Contudo os sintomas da capitalite não se resumem “apenas” aos infinitos boletos do “pacote básico de subsistência” postos à mesa todo mês, pontualmente, tendo você condições de pagá-los ou não. Conforme vai subindo pela escalada social, onde supostamente a arena atinge menos pessoas, vemos que essa doença ataca também o humano no seu aspecto mais subjetivo, eliminando nossa capacidade de respirar no presente e de vislumbrar um futuro.

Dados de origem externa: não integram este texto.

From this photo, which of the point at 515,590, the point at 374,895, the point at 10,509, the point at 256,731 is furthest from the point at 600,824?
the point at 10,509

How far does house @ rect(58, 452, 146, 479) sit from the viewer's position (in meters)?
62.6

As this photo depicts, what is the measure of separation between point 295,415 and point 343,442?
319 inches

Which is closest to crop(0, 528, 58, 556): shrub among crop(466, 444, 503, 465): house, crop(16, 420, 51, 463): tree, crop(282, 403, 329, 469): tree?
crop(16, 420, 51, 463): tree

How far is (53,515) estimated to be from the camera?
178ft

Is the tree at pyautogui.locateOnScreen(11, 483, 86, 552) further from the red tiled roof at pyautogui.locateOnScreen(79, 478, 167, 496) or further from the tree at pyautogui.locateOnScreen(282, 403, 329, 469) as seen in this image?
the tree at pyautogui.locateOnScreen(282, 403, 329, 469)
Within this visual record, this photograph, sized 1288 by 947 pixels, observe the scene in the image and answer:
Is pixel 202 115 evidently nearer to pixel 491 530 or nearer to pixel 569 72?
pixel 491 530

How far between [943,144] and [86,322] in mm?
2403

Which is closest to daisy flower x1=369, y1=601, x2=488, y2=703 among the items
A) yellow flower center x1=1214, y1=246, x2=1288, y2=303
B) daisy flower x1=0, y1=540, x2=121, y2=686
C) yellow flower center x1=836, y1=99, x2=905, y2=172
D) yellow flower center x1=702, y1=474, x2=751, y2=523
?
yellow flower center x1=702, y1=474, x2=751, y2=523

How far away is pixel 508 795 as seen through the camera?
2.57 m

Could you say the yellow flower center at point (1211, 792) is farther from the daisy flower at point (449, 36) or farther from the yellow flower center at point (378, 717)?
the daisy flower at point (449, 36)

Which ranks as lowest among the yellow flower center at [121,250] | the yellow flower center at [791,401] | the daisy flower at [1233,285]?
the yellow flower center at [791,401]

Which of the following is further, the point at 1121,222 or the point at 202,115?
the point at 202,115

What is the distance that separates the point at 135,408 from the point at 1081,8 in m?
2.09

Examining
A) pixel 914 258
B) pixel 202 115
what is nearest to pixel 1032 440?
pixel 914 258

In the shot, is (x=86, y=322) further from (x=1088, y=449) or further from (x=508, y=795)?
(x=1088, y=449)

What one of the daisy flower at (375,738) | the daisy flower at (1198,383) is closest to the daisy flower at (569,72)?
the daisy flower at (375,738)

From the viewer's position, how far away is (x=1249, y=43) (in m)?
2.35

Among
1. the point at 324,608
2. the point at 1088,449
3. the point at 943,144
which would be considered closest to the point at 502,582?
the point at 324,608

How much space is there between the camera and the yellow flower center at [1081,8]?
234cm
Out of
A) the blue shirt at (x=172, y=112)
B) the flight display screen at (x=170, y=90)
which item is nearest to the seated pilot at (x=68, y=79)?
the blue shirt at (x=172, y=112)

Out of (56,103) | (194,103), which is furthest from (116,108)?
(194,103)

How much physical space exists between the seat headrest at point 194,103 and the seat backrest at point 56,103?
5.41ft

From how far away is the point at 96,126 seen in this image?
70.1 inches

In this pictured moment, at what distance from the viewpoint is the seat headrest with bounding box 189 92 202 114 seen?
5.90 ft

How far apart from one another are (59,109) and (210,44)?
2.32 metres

Esse segundo sintoma da capitalite não é tão evidente, mas é tão atuante quanto o que está explicito. No meio da minha crise, quando toda a realidade perdeu nitidez, entendi que, da mesma forma que passei boa parte da minha vida espremendo a barriga para caber no Mito da Beleza, também espremi meu precioso tempo, meu ânimo e minha força criativa para caber no Mito da… autorrealização?
Que palavra define?
Como nomear essa fantasia generalizada que faz com que acreditemos que, se nos destacarmos do corpo da humanidade, se nos desnaturalizarmos, seremos mais visíveis, logo felizes?
*
A individuação é inerente ao ser, e ela acontece independentemente de alguém nos “aprovar” como um ser existente. Mas, como nos desconectamos dessa percepção, agora acreditamos que, para sermos relevantes, precisamos delegar poder a uma entidade externa chamada “outros”. Nessa distorção, a busca por qualquer individualidade gera angústia.
Angústia dói.
Como remédio, então, além da arena da sobrevivência (que é uma dinâmica compulsória), também nos é proposto viver um jogo paradoxal: uma “gincana de felicidade”, que tem como meta a conquista da plenitude, mas cujo caminho traçado, pelas vias tortas que segue, a impossibilita. Sim, mesmo quando se alcança o objetivo traçado, o sucesso é transitório, configurando, assim, um moto-perpétuo na busca e, consequentemente, no jogo. Obviamente, nada disso é dito, caso contrário a gincana não daria certo. É necessário haver uma esperança de êxito, mas apenas para os mais puros ou esforçados. Os merecedores.
Ainda que se oculte a falácia, a prática dessa gincana tem gerado exaustão, e algo em nós acusa que “algo de errado não está certo aí.”. Então, por que ainda optamos por seguir as regras?
Arrisco dizer que é por desespero, porque elas nos prometem entregar um caminho certeiro para o fim do sofrimento. Ainda que, para nos encaixarmos no jogo, precisemos nos desumanizar e aprender a chamar de meta o que é apenas desejo. E desejo não é necessidade ou vontade, é pura ânsia, um buraco sem fim.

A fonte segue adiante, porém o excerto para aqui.